I’m working on a implementation of MAML (paper link). There’s a few implementations out there but from what can see they all rely on the functional form of a model. I have a requirement to make this as general as possible so it can be used with a variety of underlying models. To that end I would like to be able to copy a nn.Module instance in the same way one can copy a variable or parameter. The key is that the gradients need to be able to get back to the copied nn.Module.

I’ve tried to hack something together via state-dicts and hooks but I keep running into cases where I need to copy a nn.Module without removing it from the computational graph.

Edit: after reading through the other discussion I think its not what I am after. It focuses on how to properly copy a model and continue training with it. My use case is a little different as I want to properly clone the model and leave that cloning process in the computational graph so that I can differentiate all the way back to the original model.

tensor.clone() is a differentiable operation, which could be used on your parameters.
However, I’m not sure, if that would be suitable for your approach or not.

I’ve been trying to use the tensor.clone() operation but am not sure how to load the cloned tensors into a new nn.Module without using load_state_dict() which appears to disconnect parameters from the computation graph. I think you’re right that individually cloning the parameters is the way to go but I’m not sure how to pull this off and connect them to a new nn.Module without this detach from the computation graph occurring.

After playing around a little more I think it comes down to being able to do the following:

Let f and g both be instances of the same nn.Module. Throw some input values through g when g is in training mode. Now the parameters in g have gradients and are part of a computation graph. Let A be a parameter in f and B be the corresponding parameter in g. Now set C=B.clone(). Here’s the bit I don’t know how to do, reassign A to be C.

This seems like a use-case that should be possible with PyTorch without being too hacky.
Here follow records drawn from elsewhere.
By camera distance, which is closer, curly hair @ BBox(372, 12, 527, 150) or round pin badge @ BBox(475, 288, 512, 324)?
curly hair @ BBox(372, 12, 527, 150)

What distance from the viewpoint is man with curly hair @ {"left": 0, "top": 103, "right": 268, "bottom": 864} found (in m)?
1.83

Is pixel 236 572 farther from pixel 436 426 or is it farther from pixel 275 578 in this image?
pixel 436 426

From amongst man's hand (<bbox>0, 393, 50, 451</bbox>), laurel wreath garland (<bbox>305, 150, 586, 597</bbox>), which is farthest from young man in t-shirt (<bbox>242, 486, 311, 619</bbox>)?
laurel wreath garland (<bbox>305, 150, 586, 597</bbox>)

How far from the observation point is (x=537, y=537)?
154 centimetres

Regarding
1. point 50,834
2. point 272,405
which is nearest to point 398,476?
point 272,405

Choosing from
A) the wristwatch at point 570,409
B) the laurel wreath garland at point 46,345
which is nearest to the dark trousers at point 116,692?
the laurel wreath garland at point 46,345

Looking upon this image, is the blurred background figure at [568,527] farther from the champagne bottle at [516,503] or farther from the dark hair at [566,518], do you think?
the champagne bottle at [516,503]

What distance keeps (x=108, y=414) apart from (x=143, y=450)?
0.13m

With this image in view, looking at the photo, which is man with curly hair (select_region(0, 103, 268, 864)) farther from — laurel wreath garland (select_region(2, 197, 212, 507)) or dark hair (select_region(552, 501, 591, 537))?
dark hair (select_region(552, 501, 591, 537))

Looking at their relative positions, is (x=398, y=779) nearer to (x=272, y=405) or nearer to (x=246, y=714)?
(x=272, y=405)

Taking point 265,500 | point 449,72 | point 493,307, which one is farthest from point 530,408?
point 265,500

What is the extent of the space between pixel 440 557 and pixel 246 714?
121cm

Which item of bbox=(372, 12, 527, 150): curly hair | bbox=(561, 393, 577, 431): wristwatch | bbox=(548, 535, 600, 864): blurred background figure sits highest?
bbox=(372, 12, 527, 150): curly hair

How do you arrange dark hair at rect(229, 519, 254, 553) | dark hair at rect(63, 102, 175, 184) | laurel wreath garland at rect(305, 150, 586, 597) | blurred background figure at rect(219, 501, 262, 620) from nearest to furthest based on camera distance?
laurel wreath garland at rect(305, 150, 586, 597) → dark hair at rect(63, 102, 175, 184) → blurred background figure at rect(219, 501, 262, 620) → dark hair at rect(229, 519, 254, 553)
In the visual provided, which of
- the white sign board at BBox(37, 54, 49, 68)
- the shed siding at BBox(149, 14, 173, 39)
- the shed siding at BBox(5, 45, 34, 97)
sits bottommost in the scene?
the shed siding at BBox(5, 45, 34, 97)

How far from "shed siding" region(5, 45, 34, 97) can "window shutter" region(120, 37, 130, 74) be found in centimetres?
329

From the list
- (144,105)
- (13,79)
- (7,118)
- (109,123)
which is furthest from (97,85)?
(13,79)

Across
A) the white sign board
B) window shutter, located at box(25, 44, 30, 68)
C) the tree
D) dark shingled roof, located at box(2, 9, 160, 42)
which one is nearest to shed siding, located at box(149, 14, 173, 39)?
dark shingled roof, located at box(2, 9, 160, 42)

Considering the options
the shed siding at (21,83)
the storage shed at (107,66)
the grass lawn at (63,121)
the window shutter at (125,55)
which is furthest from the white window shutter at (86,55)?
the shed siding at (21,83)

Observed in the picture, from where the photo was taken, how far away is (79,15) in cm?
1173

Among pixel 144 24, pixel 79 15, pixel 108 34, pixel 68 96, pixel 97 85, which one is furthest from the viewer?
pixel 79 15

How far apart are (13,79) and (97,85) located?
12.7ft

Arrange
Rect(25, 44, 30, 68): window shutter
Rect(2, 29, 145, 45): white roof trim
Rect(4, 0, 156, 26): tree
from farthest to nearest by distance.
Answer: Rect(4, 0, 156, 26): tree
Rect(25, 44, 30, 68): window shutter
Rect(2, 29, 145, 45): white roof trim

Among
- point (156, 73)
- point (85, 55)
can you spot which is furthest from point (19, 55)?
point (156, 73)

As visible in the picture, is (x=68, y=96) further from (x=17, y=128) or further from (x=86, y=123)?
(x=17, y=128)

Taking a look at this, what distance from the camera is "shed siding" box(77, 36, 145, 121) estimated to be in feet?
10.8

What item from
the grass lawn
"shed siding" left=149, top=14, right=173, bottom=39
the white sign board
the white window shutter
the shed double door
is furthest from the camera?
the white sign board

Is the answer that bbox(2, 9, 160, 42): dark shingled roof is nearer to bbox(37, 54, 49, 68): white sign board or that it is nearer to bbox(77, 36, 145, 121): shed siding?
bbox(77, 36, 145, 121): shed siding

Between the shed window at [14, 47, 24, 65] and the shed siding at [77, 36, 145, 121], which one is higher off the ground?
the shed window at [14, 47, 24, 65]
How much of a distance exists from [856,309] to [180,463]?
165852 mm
Anyone have a path forward?

Yes this is quite far from what nn.Modules were built for so it’s not super easy

The thing to keep in mind here is that the original Module and the cloned one should NOT be the same.
In particular, the cloned one cannot use nn.Parameter() because these can only contain leaf Tensors (that don’t have history).
So you most likely want to make sure that you delete each parameter and re-assign the field with a clone of the value in the other module.